Maine and Nebraska are currently the only two states that allocate their electoral votes by congressional district, awarding one electoral vote for each district that a presidential candidate carries and two votes to the winner of the statewide vote. In 2020, under this rule, Maine gave three of its electoral votes to Biden and one to Trump. Nebraska gave one vote to Biden and five votes to Trump.
If Pennsylvania Republicans controlled the state’s governorship as well as its legislature, they could adopt the Maine-Nebraska rule, crowing about how they were “democratizing the Electoral College.” But even if the Democrats won Pennsylvania’s popular vote, Republicans—who would likely control at least eight and probably nine House seats—would probably win the presidential vote in at least eight House districts. If so, splitting Pennsylvania’s Electoral College votes according to the Maine-Nebraska rule would give Trump 270 Electoral College votes and a presidential win.
In fact, Foley also imagines a still more audacious scenario, in which Republicans keep legislative control of Arizona, Georgia, and the three northern swing states of Michigan, Pennsylvania, and Wisconsin; win the governorships of the five states; and institute the Maine-Nebraska rule in all of them.

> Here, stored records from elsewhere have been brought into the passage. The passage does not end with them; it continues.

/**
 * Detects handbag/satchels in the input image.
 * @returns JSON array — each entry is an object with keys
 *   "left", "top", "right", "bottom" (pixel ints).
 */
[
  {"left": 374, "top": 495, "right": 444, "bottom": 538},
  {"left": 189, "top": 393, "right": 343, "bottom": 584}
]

In that case, even if the Democratic presidential candidate won the popular vote in all five states, redistricting plans would likely give Republicans six House seats in Arizona, nine in Georgia, six in Michigan, eight in Pennsylvania, and six in Wisconsin.
For the mathematically challenged, those numbers add up to thirty-five Electoral College votes in the five swing states, no matter what the statewide popular vote. Unless the Democratic candidate countered with a win in at least two substantially Republican congressional districts in these states, Republicans would win either an Electoral College victory or an Electoral College tie, and then an ultimate victory in the House vote. This is a narrow path, to be sure, but one that would make the actual election a sideshow.
If Republicans were to gain the governorship of one or more of the three northern battleground states, they would probably prefer a Georgia-style law, giving the legislature control over the electoral process, as a safer pathway to the presidency than parceling out a state’s electoral votes, Maine-Nebraska style. But neither tactic would have anything to do with democratic principles.
In an era when the Republican Party has shown a hardening will to do whatever it takes to win and retain power at all costs, Trump Republicans have probably thought of all the scenarios above and more. That is why the governors’ races in Michigan, Pennsylvania, and Wisconsin will be the three most important elections of 2022. Political math matters. It may determine, more than the will of the people and well before the 2024 presidential election, whether we will continue to live in a democracy.
Larry Diamond, an editorial board member of American Purpose, is a senior fellow at the Hoover Institution and the Mosbacher Senior Fellow in Global Democracy at the Freeman Spogli Institute for International Studies at Stanford University.